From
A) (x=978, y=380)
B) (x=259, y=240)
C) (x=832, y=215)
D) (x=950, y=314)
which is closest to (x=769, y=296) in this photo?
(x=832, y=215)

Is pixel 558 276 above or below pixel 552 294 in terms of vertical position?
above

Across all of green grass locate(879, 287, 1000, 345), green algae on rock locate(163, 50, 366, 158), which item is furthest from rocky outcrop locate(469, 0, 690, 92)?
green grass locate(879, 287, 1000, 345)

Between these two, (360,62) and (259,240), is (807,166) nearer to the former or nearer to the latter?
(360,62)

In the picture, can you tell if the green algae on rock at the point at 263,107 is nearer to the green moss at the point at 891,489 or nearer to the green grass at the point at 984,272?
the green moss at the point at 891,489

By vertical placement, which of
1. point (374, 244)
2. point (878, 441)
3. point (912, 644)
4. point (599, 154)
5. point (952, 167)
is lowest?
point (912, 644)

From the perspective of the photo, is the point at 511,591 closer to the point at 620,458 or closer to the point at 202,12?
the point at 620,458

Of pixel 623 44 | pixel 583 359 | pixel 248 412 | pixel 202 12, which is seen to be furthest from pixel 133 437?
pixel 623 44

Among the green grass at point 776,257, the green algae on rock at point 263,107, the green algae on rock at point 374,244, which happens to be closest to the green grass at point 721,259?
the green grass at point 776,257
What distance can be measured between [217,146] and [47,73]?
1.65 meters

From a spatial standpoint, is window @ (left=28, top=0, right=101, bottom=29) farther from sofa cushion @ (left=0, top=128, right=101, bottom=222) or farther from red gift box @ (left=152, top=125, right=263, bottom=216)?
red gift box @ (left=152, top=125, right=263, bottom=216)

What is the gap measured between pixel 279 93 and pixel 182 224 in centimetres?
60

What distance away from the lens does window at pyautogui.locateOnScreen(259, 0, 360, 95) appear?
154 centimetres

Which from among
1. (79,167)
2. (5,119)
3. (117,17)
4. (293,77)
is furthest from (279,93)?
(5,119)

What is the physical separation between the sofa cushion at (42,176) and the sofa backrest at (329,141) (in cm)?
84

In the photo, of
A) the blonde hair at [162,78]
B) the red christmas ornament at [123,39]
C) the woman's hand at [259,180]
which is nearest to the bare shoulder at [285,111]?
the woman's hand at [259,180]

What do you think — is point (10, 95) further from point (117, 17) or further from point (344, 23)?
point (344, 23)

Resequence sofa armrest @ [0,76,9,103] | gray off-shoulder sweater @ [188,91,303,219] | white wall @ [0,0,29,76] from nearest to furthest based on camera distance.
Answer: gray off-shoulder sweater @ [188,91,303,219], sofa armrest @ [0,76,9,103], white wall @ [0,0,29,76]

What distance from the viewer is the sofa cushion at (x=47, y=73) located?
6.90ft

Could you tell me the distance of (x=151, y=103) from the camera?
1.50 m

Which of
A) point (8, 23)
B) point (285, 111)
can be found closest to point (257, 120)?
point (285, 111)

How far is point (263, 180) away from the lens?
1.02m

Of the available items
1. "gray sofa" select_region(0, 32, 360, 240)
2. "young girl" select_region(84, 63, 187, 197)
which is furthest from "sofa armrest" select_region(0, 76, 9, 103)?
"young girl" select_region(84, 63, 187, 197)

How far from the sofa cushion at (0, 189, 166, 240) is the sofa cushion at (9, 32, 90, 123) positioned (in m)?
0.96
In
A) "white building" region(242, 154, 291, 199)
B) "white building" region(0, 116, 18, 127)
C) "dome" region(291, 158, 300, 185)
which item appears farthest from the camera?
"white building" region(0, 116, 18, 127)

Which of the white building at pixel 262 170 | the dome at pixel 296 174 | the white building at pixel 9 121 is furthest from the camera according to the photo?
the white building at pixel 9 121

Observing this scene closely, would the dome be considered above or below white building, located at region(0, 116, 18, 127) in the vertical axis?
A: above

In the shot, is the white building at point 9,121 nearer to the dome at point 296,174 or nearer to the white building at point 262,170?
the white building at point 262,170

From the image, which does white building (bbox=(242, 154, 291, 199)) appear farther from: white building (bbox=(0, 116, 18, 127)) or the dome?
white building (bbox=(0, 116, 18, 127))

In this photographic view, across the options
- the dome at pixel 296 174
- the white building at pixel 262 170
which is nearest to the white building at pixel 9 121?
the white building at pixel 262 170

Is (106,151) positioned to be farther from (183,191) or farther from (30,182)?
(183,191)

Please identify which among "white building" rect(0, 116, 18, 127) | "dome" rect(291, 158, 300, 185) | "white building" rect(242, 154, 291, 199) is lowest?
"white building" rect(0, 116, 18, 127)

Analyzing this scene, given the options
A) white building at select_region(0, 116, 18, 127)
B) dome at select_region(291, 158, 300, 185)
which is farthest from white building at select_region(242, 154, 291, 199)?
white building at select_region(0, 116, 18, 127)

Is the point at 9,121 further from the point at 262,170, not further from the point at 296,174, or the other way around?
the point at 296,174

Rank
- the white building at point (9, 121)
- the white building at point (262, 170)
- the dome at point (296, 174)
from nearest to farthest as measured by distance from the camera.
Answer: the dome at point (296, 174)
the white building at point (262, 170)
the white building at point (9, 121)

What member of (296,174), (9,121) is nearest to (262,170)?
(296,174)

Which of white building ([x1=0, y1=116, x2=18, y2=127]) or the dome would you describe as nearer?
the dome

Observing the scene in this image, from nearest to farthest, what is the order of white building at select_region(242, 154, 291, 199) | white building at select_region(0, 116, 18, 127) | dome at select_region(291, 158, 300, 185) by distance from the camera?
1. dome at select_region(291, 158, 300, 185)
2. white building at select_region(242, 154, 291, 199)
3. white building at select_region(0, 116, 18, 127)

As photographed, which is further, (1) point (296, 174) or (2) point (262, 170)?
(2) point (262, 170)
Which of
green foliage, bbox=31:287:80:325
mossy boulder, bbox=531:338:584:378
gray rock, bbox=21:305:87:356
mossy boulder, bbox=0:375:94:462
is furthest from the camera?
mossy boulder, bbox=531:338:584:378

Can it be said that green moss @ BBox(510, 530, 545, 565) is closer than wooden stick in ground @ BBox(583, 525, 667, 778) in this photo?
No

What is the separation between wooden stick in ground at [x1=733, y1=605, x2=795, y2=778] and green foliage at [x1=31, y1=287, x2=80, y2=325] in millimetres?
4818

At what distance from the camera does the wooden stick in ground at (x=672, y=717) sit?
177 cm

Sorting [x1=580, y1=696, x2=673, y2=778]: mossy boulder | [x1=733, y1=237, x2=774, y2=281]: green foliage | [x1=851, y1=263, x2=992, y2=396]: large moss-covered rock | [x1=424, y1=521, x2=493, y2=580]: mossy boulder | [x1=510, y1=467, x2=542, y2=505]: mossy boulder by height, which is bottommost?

> [PROBLEM] Rewrite the rows beginning at the line that has "Can it be said" and running through the end of the rows, changing "wooden stick" to "wooden stake" and leaving everything else the same.

> [THE SOLUTION]
Can it be said that green moss @ BBox(510, 530, 545, 565) is closer than wooden stake in ground @ BBox(583, 525, 667, 778) in this photo?
No

What is the separation between wooden stake in ground at [x1=733, y1=605, x2=795, y2=778] and green foliage at [x1=31, y1=287, x2=80, y2=325] in millimetres?
4818

At what distance from the camera does the wooden stake in ground at (x=672, y=717) sit?
177 cm

Sorting [x1=580, y1=696, x2=673, y2=778]: mossy boulder | [x1=733, y1=237, x2=774, y2=281]: green foliage | [x1=851, y1=263, x2=992, y2=396]: large moss-covered rock | [x1=424, y1=521, x2=493, y2=580]: mossy boulder | [x1=510, y1=467, x2=542, y2=505]: mossy boulder by height, which is bottommost?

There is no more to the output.